In [1]:
import os
from PIL import Image
from torchvision.transforms import ToTensor
import torch

class CustomDataset(torch.utils.data.Dataset):
    def __init__(self, root_dir_occluded1, root_dir_occluded2, root_dir_clear, transform=None):
        self.root_dir_occluded1 = root_dir_occluded1
        self.root_dir_occluded2 = root_dir_occluded2
        self.root_dir_clear = root_dir_clear
        self.transform = transform

        # Collect all image paths from nested directories for occluded images 1
        self.occluded1_image_paths = []
        for root, _, files in os.walk(root_dir_occluded1):
            for file in files:
                if file.endswith(".jpg") or file.endswith(".png"):
                    self.occluded1_image_paths.append(os.path.join(root, file))

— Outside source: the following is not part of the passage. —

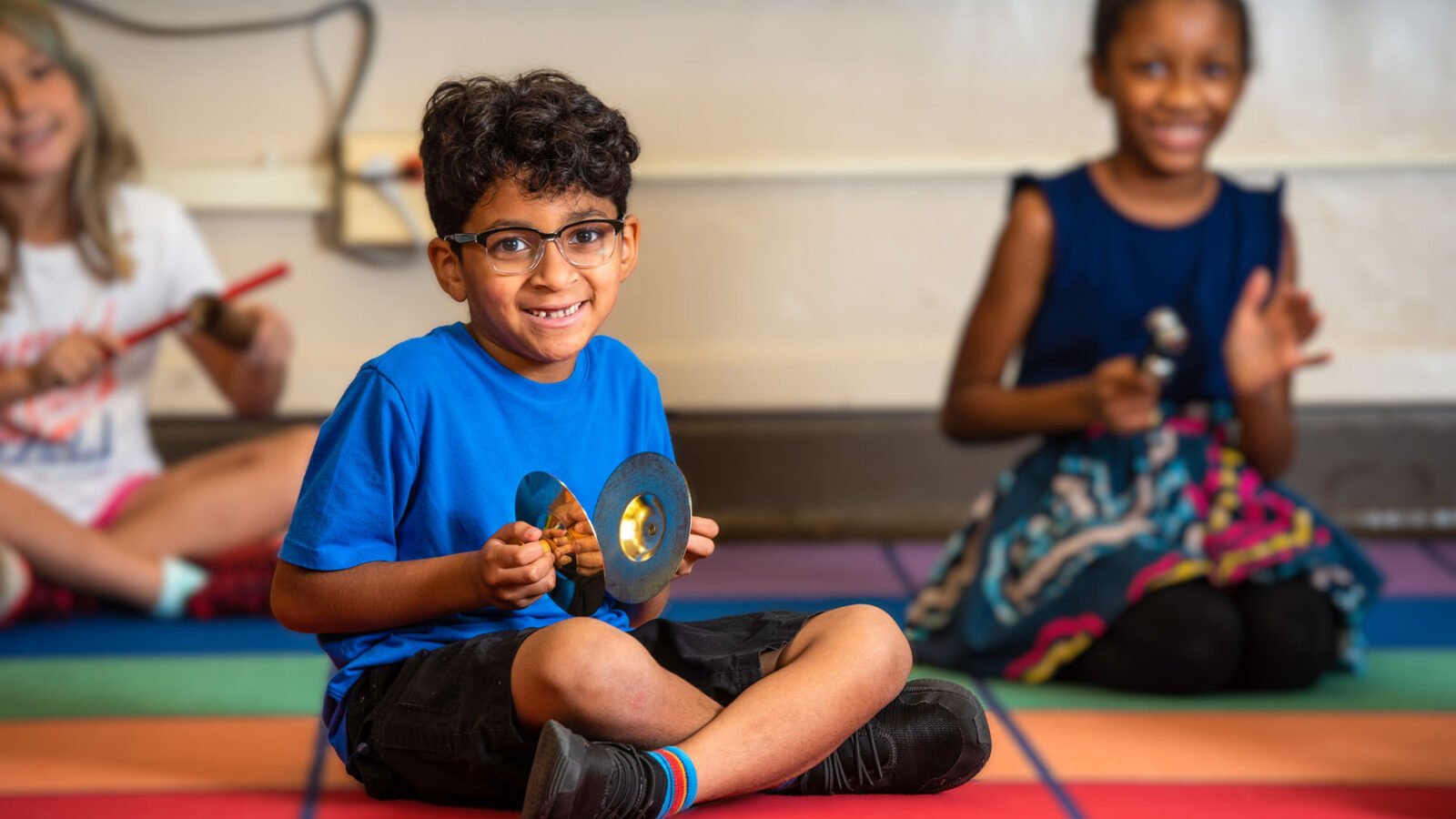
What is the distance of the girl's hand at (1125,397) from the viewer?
159 cm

        # Collect all image paths from nested directories for occluded images 2
        self.occluded2_image_paths = []
        for root, _, files in os.walk(root_dir_occluded2):
            for file in files:
                if file.endswith(".jpg") or file.endswith(".png"):
                    self.occluded2_image_paths.append(os.path.join(root, file))

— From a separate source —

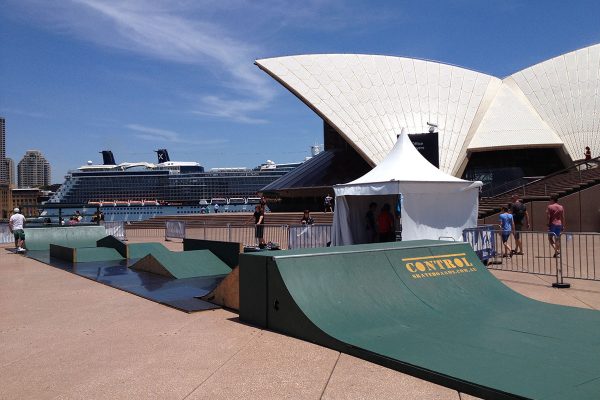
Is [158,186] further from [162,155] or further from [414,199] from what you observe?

        # Collect all image paths from nested directories for clear images
        self.clear_image_paths = []
        for root, _, files in os.walk(root_dir_clear):
            for file in files:
                if file.endswith(".jpg") or file.endswith(".png"):
                    self.clear_image_paths.append(os.path.join(root, file))

    def __len__(self):
        return len(self.occluded1_image_paths) + len(self.occluded2_image_paths) + len(self.clear_image_paths)

    def __getitem__(self, idx):
        if idx < len(self.occluded1_image_paths):
            img_name = self.occluded1_image_paths[idx]
            label = 0  
        elif idx < len(self.occluded1_image_paths) + len(self.occluded2_image_paths):
            img_name = self.occluded2_image_paths[idx - len(self.occluded1_image_paths)]
            label = 0  
        else:
            img_name = self.clear_image_paths[idx - len(self.occluded1_image_paths) - len(self.occluded2_image_paths)]
            label = 1 
        
        image = Image.open(img_name)
        
        if self.transform:
            image = self.transform(image)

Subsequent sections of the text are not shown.